A pivot (or crosstab, or contingency) table aggregates sets of column values into rows of statistics, and pivots target value statistics on partitioning criteria defined by any available data.

-- ------------------------------------------------------------------------
-- Group column statistics in rows
-- http://www.artfulsoftware.com/infotree/qrytip.php?id=77
-- ------------------------------------------------------------------------

-- A pivot (or crosstab, or contingency) table aggregates sets of column
-- values into rows of statistics, and pivots target value statistics on
-- partitioning criteria defined by any available data.

-- Spreadsheet applications have intuitive point-and-click interfaces for
-- generating pivot tables. RDBMSs generally do not. The task looks difficult
-- in SQL, though, only until you have coded a few.

-- If you ported the Microsoft sample database Northwind to your MySQL database
-- (as described in chapter 11 of Get It Done with MySQL), you can execute this
-- example step by step. Even if you haven't ported Northwind, the example is
-- easy to follow.

-- Amongst the tables in the Northwind database are:

--  employees(employeeID, lastname, firstname, ...)
--  orders(orderID, customerId, employeeID, orderdate, ...)

-- There are nine employees, and 803 orders dated from 1996 through 1998.
-- Each order points to an employeeID. Suppose we wish to report counts of
-- orders taken by employees pivoted on year--how would we proceed?

-- We do the pivot table 3-step:

-- 1. Write the basic aggregating query, a GROUP BY query to aggregate the
-- data on desired variables (in this case, employee and year).

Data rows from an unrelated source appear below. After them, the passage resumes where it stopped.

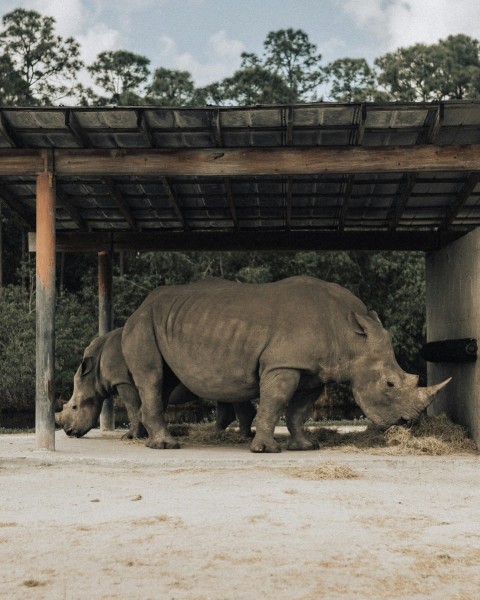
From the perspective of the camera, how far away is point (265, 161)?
11.5m

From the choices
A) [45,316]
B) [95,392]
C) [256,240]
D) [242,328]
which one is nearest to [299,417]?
[242,328]

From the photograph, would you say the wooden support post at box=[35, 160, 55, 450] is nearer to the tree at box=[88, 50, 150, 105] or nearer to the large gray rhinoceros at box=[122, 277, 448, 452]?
the large gray rhinoceros at box=[122, 277, 448, 452]

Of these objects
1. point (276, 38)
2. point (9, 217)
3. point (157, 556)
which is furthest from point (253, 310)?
point (276, 38)

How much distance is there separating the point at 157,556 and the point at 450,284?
8.65 m

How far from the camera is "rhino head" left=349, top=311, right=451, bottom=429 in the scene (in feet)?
37.9

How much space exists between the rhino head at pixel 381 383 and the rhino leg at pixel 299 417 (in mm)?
738

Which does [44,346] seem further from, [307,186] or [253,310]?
[307,186]

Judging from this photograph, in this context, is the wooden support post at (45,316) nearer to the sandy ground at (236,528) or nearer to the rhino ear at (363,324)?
the sandy ground at (236,528)

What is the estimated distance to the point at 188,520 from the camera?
6965mm

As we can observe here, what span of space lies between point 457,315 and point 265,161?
363 cm

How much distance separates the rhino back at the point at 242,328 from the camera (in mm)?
11617

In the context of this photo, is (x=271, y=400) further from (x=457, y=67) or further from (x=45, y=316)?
(x=457, y=67)

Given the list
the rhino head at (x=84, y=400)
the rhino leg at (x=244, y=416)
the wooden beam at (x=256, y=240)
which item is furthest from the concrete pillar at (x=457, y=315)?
the rhino head at (x=84, y=400)

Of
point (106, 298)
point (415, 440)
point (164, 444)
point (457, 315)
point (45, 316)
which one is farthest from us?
point (106, 298)
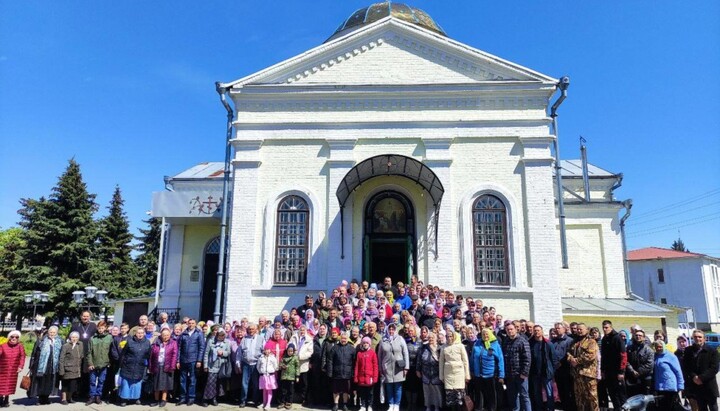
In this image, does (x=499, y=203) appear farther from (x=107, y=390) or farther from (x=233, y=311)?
(x=107, y=390)

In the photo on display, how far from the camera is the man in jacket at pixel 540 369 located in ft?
24.4

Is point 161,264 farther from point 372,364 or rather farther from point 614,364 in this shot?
point 614,364

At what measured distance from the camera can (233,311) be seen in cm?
1273

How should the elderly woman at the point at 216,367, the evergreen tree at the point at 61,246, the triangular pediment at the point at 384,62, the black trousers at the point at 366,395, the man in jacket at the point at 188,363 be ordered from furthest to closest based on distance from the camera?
the evergreen tree at the point at 61,246
the triangular pediment at the point at 384,62
the man in jacket at the point at 188,363
the elderly woman at the point at 216,367
the black trousers at the point at 366,395

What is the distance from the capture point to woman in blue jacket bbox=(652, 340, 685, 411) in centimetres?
697

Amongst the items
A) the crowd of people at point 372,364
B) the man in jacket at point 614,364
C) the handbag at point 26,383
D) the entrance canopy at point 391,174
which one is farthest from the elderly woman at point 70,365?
the man in jacket at point 614,364

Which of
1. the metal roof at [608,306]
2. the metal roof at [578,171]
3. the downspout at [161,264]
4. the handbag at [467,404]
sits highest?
the metal roof at [578,171]

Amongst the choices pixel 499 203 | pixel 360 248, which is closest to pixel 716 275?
pixel 499 203

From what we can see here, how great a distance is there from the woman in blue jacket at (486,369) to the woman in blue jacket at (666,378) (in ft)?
7.38

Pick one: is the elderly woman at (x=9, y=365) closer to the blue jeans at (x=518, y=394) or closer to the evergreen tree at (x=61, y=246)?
the blue jeans at (x=518, y=394)

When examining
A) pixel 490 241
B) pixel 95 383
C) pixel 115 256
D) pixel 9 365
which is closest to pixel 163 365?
pixel 95 383

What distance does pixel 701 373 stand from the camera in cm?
707

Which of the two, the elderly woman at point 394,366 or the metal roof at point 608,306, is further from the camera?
the metal roof at point 608,306

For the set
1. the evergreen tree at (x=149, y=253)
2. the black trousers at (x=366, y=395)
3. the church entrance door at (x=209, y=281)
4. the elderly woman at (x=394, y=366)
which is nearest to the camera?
the elderly woman at (x=394, y=366)
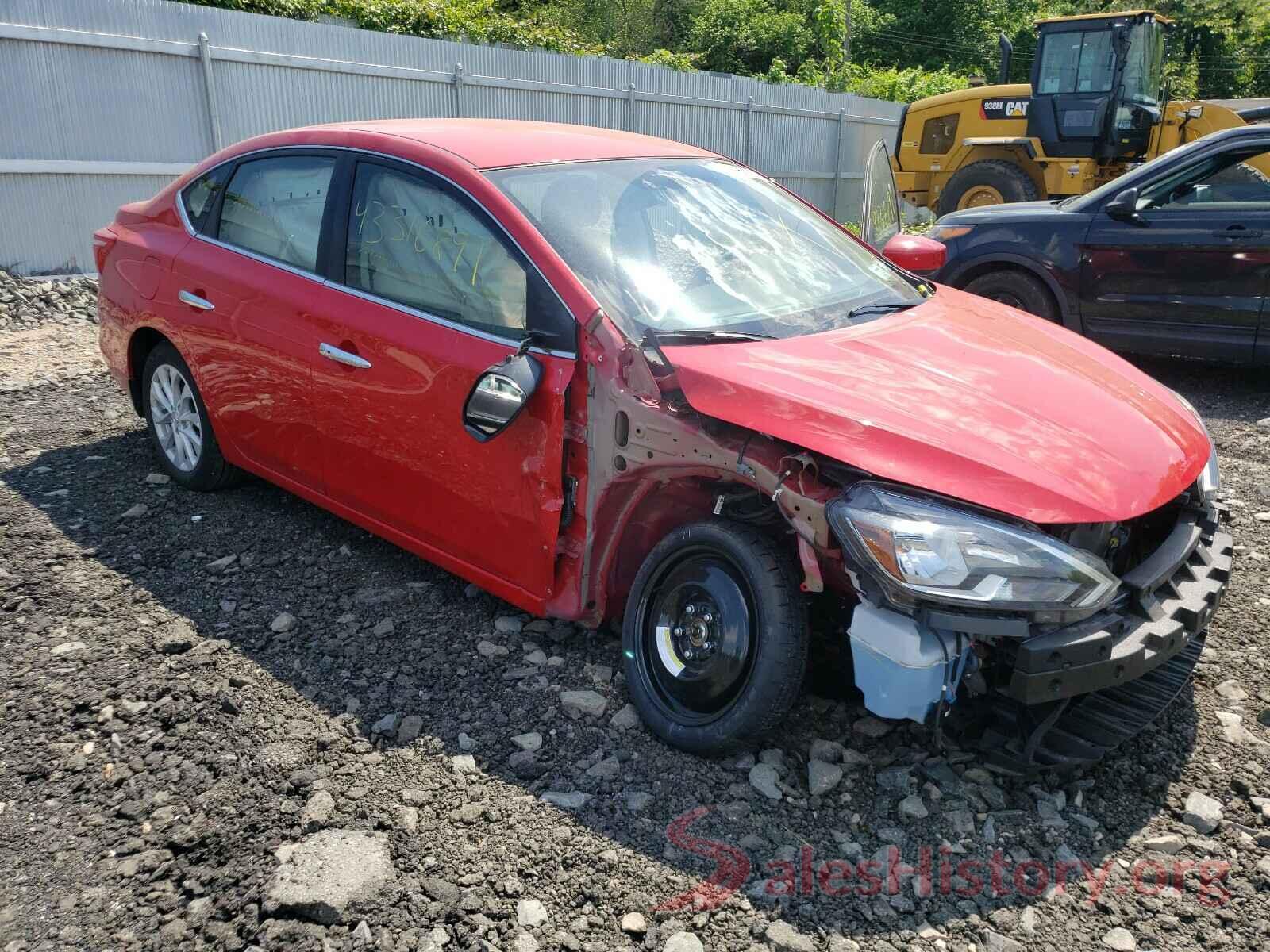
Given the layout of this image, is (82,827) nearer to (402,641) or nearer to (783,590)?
(402,641)

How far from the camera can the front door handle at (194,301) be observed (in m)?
4.37

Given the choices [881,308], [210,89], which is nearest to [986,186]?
[210,89]

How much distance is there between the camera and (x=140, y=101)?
10.2m

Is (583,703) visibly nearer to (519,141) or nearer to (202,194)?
(519,141)

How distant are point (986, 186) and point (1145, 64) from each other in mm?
2258

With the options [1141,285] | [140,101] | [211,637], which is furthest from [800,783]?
[140,101]

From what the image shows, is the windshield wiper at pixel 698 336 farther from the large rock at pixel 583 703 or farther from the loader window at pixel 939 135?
the loader window at pixel 939 135

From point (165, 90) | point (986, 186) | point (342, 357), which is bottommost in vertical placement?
point (986, 186)

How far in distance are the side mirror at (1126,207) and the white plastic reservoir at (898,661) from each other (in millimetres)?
5212

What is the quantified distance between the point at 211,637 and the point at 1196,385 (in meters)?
6.43

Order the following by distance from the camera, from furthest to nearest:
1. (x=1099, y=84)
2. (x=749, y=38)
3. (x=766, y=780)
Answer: (x=749, y=38) → (x=1099, y=84) → (x=766, y=780)

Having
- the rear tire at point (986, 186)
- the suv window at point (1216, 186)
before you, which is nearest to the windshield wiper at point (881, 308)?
the suv window at point (1216, 186)

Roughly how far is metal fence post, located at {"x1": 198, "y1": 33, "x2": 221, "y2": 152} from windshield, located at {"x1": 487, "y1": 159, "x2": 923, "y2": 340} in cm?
836

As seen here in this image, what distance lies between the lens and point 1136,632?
8.52ft
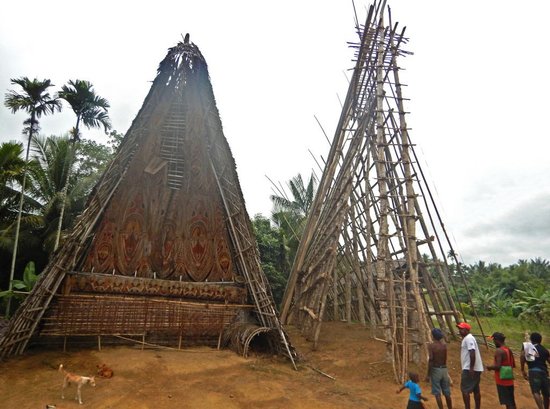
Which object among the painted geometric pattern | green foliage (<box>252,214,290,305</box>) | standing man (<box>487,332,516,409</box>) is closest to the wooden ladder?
the painted geometric pattern

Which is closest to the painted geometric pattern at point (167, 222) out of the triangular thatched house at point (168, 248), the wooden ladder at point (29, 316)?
the triangular thatched house at point (168, 248)

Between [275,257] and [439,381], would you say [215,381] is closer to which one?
[439,381]

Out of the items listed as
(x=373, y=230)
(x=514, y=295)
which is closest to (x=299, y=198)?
(x=373, y=230)

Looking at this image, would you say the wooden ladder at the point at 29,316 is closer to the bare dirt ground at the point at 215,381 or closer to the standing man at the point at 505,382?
the bare dirt ground at the point at 215,381

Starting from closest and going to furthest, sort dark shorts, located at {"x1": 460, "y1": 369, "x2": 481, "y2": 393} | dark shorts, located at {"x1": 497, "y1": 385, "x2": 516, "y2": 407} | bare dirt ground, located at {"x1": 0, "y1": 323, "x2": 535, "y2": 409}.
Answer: dark shorts, located at {"x1": 497, "y1": 385, "x2": 516, "y2": 407}, dark shorts, located at {"x1": 460, "y1": 369, "x2": 481, "y2": 393}, bare dirt ground, located at {"x1": 0, "y1": 323, "x2": 535, "y2": 409}

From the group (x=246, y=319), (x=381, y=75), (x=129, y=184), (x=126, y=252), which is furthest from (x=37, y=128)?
(x=381, y=75)

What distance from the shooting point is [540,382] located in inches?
220

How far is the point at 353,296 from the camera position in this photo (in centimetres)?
1485

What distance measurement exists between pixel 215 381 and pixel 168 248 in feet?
16.0

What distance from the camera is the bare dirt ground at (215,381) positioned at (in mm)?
6043

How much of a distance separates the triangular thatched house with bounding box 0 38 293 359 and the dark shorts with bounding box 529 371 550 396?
4.90m

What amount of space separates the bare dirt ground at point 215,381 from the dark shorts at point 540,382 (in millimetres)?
1179

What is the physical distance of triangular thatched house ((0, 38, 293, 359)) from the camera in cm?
898

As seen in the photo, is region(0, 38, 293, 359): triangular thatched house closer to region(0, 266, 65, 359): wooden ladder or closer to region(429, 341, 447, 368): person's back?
region(0, 266, 65, 359): wooden ladder
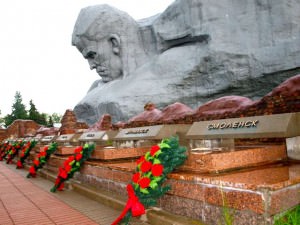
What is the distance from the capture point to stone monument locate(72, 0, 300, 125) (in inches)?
629

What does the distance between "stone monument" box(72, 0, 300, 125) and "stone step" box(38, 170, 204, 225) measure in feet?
37.3

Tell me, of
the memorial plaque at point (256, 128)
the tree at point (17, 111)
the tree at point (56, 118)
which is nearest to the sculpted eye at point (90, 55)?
the memorial plaque at point (256, 128)

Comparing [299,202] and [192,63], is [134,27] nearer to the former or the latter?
[192,63]

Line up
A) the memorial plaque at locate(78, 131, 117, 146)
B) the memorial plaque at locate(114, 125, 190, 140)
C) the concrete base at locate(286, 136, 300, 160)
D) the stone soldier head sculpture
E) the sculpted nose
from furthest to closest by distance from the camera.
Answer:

-- 2. Write the pivoting query as an outer query that creates a column for
-- each pivot value (year) from #1 written as an inner subquery.
-- (Sometimes it is more efficient to write the #results of #1 to a temp table
-- and write #2 to refer to the temp table.)

-- 3. Fix a ROLLUP display glitch by encapsulating #2 in a new outer query that
-- labels the ROLLUP row meaningfully.

-- Here are the three steps in more detail:

-- 1. Group the joined counts by the two criteria, employee and order year,
-- yielding one result row per employee per year:

SELECT
  CONCAT(firstname, ' ', lastname) AS 'Employee',
  YEAR (OrderDate) AS col,
  COUNT(*) AS DATA
FROM
  Employees e
JOIN Orders o ON e.EmployeeID = o.EmployeeID
GROUP BY
  e.employeeID,
  YEAR (o.OrderDate);

-- +------------------+------+------+
-- | Employee         | col  | Data |
-- +------------------+------+------+
-- | Nancy Davolio    | 1996 |   26 |
-- | Nancy Davolio    | 1997 |   55 |
-- | Nancy Davolio    | 1998 |   42 |
-- | Andrew Fuller    | 1996 |   16 |
-- | Andrew Fuller    | 1997 |   41 |
-- | Andrew Fuller    | 1998 |   39 |
-- | Janet Leverling  | 1996 |   18 |
-- | Janet Leverling  | 1997 |   71 |
-- | Janet Leverling  | 1998 |   38 |
-- | Margaret Peacock | 1996 |   31 |
-- | Margaret Peacock | 1997 |   81 |
-- | Margaret Peacock | 1998 |   44 |
-- | Steven Buchanan  | 1996 |   11 |
-- | Steven Buchanan  | 1997 |   18 |
-- | Steven Buchanan  | 1998 |   13 |
-- | Michael Suyama   | 1996 |   15 |
-- | Michael Suyama   | 1997 |   33 |
-- | Michael Suyama   | 1998 |   19 |
-- | Robert King      | 1996 |   11 |
-- | Robert King      | 1997 |   36 |
-- | Robert King      | 1998 |   25 |
-- | Laura Callahan   | 1996 |   19 |
-- | Laura Callahan   | 1997 |   54 |
-- | Laura Callahan   | 1998 |   31 |
-- | Anne Dodsworth   | 1996 |    5 |
-- | Anne Dodsworth   | 1997 |   19 |
-- | Anne Dodsworth   | 1998 |   19 |
-- +------------------+------+------+

-- Nine employees for three years yield 27 aggregated rows.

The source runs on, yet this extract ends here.